Objectives ▸
[1] Answer these from the article on the FIEO delegation, one line each:
(a) How many companies and delegates is the federation targeting for the delegation?
(b) What was the value of synthetic and rayon textile exports to Fiji in 2002-03?
(c) What share of total synthetic textile exports to Fiji did made-ups make up?
[2] Reproduce the stretch of the FIEO delegation article from "The Federation of" through "the business delegation.".

Source document ▸
++++++++++
Reena Mital - Mumbai

The Federation of Indian Exporters Organisation (FIEO), western region, is planning a delegation to Australia, New Zealand and Fiji in February 2004. The federation is targetting around 50 companies and 75 delegates, representing various sectors of the Indian industry, to participate in the business delegation.

Speaking to Express Textile, Mr G K Gupta, chairman, FIEO, western region, said, “This will be a multi-product delegation, with representatives from the apparel, fabrics, made-ups, handloom sectors, leather, engineering goods, chemicals and allied products, IT, etc. Australia and New Zealand are definitely markets for Indian products, but no export promotion council or federation has really explored Fiji as a market. One reason for this could be the Indian government’s ban on trade with Fiji till some time back. But these sanctions have now been removed, and this country has a lot of potential for Indian goods and services. Moreover, majority of the population in Fiji is Indian, so understanding the needs of this market are easier.”

According to him, the scope for exports of traditional items to Fiji is also good as value-additions here are very high, and Indian goods would thus fetch better realisations. “Indian exporters of traditional handlooms and handicrafts have already made a mark in the Middle East, the UK, USA, EU, etc. We must realise that Fiji too is an important market. Moreover, if large number of delegations are going to Australia and New Zealand, why not explore Fiji too,” he opined.

According to industry sources, with sanctions on trade, etc, India’s textile exports to Fiji were quite insignificant. According to available statistics, exports of synthetic and rayon textiles to Fiji during 2002-03 stood at a mere Rs 10.11 crore. However, this was a growth of 51 per cent over the exports in 2001-02. Major items of export include fabrics accounting for 78 per cent of the total synthetic textile exports, made-ups 15 per cent, and the remaining were yarn exports. “Fiji is an emerging market for Indian textiles, and we have only just started looking at this country for exports,” said sources.

It is felt that unless Fiji emerges as a major conversion centre, or reexporter, like Mauritius or Madagascar, it may not be a very big market for Indian textiles. “The domestic market in Fiji is very small, so exports targetted only at that market would not be very significant,” feel sources.
++++++++++
Entries shown ▸
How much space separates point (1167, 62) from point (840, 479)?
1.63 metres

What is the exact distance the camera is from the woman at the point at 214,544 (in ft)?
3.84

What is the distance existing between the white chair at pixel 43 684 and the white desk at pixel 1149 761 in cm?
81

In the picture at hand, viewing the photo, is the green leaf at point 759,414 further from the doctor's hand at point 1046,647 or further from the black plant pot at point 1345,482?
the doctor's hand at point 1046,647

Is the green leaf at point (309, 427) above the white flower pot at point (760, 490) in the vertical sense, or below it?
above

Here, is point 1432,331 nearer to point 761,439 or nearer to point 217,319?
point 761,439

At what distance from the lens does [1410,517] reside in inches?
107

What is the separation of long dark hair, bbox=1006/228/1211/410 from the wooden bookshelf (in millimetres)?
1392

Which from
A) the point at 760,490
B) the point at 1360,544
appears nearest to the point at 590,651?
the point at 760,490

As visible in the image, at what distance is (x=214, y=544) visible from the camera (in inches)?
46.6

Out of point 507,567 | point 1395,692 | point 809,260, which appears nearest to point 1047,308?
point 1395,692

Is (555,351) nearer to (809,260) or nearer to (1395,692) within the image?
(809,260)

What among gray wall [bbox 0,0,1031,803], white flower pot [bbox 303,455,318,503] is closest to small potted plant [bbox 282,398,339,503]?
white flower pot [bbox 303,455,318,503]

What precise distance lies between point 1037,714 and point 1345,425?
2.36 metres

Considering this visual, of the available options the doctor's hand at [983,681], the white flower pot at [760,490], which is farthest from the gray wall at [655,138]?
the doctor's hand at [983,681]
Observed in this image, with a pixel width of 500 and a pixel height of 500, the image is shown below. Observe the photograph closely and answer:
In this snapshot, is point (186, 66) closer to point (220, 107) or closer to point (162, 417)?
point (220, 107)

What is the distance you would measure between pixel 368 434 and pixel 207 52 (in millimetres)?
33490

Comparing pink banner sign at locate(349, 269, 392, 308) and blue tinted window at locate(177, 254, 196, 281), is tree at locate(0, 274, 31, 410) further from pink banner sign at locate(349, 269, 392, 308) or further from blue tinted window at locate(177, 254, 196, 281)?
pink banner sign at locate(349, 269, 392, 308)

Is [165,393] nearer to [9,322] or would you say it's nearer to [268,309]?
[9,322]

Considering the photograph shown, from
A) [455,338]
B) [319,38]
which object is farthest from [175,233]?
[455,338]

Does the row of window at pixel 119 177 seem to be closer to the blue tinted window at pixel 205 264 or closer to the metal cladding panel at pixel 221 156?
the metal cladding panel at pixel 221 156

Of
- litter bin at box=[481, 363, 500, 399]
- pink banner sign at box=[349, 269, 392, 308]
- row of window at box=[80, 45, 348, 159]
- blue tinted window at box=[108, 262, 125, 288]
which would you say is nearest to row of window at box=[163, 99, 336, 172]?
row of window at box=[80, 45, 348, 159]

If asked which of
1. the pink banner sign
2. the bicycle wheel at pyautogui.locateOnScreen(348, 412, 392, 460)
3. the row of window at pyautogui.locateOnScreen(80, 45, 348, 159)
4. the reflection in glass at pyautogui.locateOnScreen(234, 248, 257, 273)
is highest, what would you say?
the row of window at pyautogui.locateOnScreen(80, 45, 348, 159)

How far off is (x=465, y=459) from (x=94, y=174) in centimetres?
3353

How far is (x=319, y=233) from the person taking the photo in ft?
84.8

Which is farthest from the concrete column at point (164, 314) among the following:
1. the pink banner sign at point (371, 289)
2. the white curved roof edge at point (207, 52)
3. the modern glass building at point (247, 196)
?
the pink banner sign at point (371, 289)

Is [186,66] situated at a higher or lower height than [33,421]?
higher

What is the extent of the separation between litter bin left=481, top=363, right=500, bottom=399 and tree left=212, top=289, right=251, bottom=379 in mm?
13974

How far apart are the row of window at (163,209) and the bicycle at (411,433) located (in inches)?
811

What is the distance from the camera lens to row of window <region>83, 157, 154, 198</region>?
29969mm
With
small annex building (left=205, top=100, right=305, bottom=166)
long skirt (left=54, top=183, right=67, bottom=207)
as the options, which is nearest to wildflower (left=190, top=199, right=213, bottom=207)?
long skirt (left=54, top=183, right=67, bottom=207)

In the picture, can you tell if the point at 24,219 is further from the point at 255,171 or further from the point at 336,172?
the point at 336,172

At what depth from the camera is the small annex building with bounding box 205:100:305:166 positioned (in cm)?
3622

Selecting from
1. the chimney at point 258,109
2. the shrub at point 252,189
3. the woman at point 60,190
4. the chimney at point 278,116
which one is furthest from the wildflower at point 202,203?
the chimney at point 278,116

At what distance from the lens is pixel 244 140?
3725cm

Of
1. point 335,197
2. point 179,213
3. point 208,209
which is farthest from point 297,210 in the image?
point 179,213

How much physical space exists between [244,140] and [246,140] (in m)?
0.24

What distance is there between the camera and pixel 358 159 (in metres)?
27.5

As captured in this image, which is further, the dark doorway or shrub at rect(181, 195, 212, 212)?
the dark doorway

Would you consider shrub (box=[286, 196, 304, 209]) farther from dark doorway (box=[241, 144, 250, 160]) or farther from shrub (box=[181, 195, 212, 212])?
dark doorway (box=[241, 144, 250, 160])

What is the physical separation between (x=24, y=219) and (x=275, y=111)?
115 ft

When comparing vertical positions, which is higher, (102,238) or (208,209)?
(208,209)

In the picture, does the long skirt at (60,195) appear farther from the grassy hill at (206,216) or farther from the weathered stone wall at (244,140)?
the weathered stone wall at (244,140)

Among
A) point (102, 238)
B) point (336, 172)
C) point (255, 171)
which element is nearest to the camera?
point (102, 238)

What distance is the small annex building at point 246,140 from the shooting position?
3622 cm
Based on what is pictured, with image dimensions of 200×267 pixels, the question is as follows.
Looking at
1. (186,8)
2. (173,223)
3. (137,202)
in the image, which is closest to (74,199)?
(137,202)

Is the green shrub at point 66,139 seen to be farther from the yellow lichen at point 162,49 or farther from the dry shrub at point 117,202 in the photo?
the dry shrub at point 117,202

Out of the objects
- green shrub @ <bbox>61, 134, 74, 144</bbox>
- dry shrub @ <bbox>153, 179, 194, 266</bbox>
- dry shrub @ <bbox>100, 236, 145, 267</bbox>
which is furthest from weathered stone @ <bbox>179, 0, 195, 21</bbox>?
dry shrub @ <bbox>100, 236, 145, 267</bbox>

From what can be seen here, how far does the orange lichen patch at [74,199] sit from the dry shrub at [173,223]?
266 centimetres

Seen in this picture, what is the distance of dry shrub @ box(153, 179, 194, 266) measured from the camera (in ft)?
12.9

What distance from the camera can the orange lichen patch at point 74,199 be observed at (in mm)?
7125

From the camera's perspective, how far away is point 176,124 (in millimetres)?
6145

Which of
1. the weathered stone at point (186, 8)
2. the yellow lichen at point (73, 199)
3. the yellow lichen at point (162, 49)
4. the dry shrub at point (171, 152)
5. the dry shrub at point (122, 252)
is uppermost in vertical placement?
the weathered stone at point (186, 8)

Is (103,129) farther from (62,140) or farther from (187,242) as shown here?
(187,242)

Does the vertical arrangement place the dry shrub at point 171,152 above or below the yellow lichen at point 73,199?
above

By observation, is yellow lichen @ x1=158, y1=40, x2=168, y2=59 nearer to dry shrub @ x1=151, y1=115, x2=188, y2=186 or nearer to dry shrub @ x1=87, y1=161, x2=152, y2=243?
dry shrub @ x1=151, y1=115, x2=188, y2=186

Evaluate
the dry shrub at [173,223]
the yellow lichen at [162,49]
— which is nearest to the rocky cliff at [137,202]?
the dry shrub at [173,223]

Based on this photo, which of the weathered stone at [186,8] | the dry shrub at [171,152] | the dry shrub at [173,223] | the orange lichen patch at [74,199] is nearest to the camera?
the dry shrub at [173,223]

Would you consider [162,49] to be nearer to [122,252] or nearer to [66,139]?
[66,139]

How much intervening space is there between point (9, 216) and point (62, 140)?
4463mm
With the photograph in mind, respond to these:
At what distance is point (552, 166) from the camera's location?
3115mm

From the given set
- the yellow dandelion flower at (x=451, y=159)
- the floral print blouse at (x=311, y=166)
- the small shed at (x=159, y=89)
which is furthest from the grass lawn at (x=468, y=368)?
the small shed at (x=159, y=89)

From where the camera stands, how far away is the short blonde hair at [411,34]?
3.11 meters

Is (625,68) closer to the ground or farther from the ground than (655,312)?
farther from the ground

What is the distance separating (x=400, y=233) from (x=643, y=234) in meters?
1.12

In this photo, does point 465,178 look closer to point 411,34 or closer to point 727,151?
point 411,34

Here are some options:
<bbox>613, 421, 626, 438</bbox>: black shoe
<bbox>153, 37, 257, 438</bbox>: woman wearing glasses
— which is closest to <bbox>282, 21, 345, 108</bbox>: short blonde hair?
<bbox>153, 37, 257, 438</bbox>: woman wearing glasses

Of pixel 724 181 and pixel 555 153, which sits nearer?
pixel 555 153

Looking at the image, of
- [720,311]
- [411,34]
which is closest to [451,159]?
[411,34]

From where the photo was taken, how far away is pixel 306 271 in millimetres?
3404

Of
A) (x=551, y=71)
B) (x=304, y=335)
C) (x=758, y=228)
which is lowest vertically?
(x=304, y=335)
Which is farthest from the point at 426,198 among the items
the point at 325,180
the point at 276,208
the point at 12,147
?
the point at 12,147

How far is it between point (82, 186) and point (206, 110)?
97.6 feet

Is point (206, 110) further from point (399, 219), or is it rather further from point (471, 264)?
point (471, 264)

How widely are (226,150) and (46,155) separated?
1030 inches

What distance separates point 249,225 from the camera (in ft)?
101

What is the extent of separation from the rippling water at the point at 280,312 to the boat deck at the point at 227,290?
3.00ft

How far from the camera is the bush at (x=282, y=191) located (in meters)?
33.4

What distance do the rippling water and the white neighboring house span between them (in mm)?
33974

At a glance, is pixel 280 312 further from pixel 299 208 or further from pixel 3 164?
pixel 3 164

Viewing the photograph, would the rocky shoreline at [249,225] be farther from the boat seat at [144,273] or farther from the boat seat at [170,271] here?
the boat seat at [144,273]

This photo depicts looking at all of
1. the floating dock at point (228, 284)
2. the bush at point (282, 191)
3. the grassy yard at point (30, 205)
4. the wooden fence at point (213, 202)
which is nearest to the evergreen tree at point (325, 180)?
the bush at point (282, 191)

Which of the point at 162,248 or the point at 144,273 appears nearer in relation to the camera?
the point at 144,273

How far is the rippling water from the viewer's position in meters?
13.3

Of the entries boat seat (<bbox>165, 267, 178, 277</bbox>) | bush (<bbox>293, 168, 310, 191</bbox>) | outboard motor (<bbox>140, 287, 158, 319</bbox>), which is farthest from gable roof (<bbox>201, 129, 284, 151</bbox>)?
++++++++++
Outputs ▸
[1]
(a) Around 50 companies and 75 delegates.
(b) Rs 10.11 crore.
(c) 15 per cent.

[2]
The Federation of Indian Exporters Organisation (FIEO), western region, is planning a delegation to Australia, New Zealand and Fiji in February 2004. The federation is targetting around 50 companies and 75 delegates, representing various sectors of the Indian industry, to participate in the business delegation.